On n’a pas vu une fleur épanouie depuis des mois, peut-être même des années. Une couronne de pétales humides, un cœur gonflé de pollen, chaud de pollen, ruisselant de pollen, des traces de terre encore trempée, salissant des racines à la tête. Ce n’est pas du simple nymphéa de musée dont on parle, pas de ces touches de pigments éparses seulement durcies par le temps et l’effort. Pas davantage de bouquets bien choisis de fleuriste courtois. Pas de ces imprimés dont on couvrirait un pull pour le vendre au prix du marché. Mais de la fleur plantée dans le sol. De la couleur à même le ras de la boue, en pleine lumière brûlante tombant en pluie du ciel. On n’a pas vu ça. On n’a pas vu cet éclatement, cette vie qui rampe et se montre sans seulement le vouloir, trouée de ronces, de haies ou de bruyère, à juste hauteur des doigts d’un gosse jouant à s’enlaidir. L’ouverture d’un bourgeon, délivrance des arômes. Combien de printemps qu’on ne l’a pas vu ? On l’aurait presque oublié.

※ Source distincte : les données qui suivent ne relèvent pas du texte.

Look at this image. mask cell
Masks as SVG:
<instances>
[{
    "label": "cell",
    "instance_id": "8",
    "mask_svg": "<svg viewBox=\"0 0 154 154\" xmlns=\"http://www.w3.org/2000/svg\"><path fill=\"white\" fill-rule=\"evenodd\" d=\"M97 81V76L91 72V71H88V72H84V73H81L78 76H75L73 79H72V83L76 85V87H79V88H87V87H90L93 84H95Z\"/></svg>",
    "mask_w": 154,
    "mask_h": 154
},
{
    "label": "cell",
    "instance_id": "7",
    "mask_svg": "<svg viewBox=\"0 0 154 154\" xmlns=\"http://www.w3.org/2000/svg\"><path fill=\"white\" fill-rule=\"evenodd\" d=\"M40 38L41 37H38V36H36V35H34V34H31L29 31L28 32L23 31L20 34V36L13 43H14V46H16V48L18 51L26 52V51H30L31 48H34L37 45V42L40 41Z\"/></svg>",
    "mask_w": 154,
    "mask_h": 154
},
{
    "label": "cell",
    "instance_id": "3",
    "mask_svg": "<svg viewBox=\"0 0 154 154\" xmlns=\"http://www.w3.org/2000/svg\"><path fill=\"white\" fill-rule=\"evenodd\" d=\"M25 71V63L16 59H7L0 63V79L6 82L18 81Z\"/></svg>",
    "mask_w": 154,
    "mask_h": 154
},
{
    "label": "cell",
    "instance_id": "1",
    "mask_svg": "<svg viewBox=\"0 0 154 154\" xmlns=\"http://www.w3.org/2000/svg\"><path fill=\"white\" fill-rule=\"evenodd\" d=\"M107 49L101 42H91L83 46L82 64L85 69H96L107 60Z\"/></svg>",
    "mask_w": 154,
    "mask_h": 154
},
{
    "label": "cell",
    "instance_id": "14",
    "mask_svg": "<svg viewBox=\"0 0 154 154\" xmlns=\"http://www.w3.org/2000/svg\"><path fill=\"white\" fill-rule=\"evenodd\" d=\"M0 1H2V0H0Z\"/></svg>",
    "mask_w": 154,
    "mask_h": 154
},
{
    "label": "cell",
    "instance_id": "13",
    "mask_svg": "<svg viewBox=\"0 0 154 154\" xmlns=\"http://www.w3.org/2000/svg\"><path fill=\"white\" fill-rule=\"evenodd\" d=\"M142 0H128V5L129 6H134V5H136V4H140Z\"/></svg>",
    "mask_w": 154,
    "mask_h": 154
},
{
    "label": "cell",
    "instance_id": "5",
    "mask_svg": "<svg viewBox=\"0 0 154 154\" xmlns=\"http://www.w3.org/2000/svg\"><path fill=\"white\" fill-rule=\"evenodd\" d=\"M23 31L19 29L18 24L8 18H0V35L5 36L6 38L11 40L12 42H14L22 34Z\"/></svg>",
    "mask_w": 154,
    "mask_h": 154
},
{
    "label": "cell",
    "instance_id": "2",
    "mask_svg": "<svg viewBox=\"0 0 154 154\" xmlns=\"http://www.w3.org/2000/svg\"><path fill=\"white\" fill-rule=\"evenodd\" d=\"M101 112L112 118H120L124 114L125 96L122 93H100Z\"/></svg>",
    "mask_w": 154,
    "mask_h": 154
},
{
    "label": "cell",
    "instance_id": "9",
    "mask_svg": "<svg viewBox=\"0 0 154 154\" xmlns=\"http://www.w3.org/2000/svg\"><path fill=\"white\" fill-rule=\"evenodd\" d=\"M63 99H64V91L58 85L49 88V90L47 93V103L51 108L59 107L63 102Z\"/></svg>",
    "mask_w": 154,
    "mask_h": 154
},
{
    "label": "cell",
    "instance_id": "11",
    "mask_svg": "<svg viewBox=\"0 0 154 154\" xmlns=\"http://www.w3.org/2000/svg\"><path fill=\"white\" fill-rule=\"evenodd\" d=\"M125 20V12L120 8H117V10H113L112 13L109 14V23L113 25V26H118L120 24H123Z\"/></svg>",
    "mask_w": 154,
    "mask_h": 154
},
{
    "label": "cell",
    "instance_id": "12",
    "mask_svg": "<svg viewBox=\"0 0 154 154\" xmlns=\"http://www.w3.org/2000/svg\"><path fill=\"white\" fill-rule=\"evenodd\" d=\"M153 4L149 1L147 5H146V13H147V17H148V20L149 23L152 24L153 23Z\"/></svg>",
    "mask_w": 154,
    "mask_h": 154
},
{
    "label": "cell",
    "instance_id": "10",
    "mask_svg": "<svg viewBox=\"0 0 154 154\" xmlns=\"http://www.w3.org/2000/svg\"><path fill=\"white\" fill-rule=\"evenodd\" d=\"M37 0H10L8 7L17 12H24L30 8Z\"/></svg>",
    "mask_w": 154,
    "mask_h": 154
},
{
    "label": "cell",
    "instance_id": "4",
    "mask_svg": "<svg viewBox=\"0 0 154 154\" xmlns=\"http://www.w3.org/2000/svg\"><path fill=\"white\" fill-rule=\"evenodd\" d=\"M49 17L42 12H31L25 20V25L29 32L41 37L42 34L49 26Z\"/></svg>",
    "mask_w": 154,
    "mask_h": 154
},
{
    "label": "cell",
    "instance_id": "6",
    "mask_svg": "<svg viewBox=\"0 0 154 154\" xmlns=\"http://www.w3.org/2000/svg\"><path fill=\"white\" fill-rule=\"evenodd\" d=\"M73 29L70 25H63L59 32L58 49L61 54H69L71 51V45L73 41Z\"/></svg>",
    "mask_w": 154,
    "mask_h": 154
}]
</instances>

Sommeillant, continuant. Déballé en faune urbaine, se reposant à l’aura du lampadaire, puis de son suivant, de flaque de clarté en clarté de flaque, craignant l’abysse les séparant, à chaque escale un peu plus hésitant, cette peur de ne pas atteindre la suivante pourtant pas si lointaine. Vie nocturne. Depuis longtemps. Quadrillée en coins de rue, échoppes et postes téléphoniques vétustes. Qui s’arpente sans le temps pour comprendre. Glisse et furète, court serrant à la corde autant qu’il est possible, traverse la voie au plein milieu du rien, pas trop contempler pour ne pas sentir le danger, son cri, qu’on entend parfois. Toute traverse prend le tour d’une évasion : limiter les intermédiaires, voisiner l’invisible, col du caban remonté aux yeux, chapeau baissé jusqu’à la ligne des sourcils avec son bord qui joint la parallèle du nez. Volonté et organes coordonnés. D’un point à un autre, sans détour. S’en tenir exactement à ce que l’écran indique. Gauche. Droite. Au bon moment. Et éviter de lever le regard. Toujours filant droit et précis, pas extravagant. S’il le faut jouer des coudes, faire son trou juste dans le bout de gras de la masse. Jamais la contourner. Jamais. Perforer.
Nuit noire où toutes étoiles sont noires. Du béton au béton. Noir. La ville lavée de noir, suie qu’aurait dévalé de la gueule du ciel, étalée à pans de ces murs comme peints dans leur plus sombre artifice, coulée sans roche, sans morceau, épaisse et unifiée, qui s’épand, s’épand, continuera de le faire. Lourd drap déposé sur la ville. Au début provisoire. Puis malignement cloué dans le sol pour éviter qu’on le souffle. Cette ombre, cloison mate qui enterra tout le reste et consomma, à petit feu, les resquillages possibles. Les hommes expropriés de la lueur du jour et qui s’en tiennent à ce qu’on veut bien leur laisser. Cette nuit plus effarante que toutes parce que sans jour avec lequel se donner la réplique. Bon nombre se souviennent de ce que ça voulait dire, « aube », mais pour les autres c’est comme une couleur jamais vue, invisible même du gros œil qu’on a dans la tête, une foi éteinte et qu’on ne peut pas faire plus que savoir, certainement pas vivre. Plus de matinée, plus de jour qui se lève, plus d’astre solaire, plus même de chant du coq. Comprenez. Même plus de virée nocturne. Le grand sombre a chuté sur la terre, déséquilibré par la fuite de son frère lumineux. Il a perdu jusqu’à même ce qu’il pouvait contenir d’excitant, de mystérieux, cet espace de transgression offrant l’opacité que nécessiterait une dispersion hors la clarté souveraine. S’y pouvaient choquer des mondes que rien n’aurait prédis. La mine du globe possédait encore son envers, lieu affranchi et toujours à conquérir, à digérer dans la continuité du civilisé. La nuit. Ce qu’ignorait le planificateur, c’était que celle-ci allait tout absorber et réduire à son uniformité — son uniformité à elle.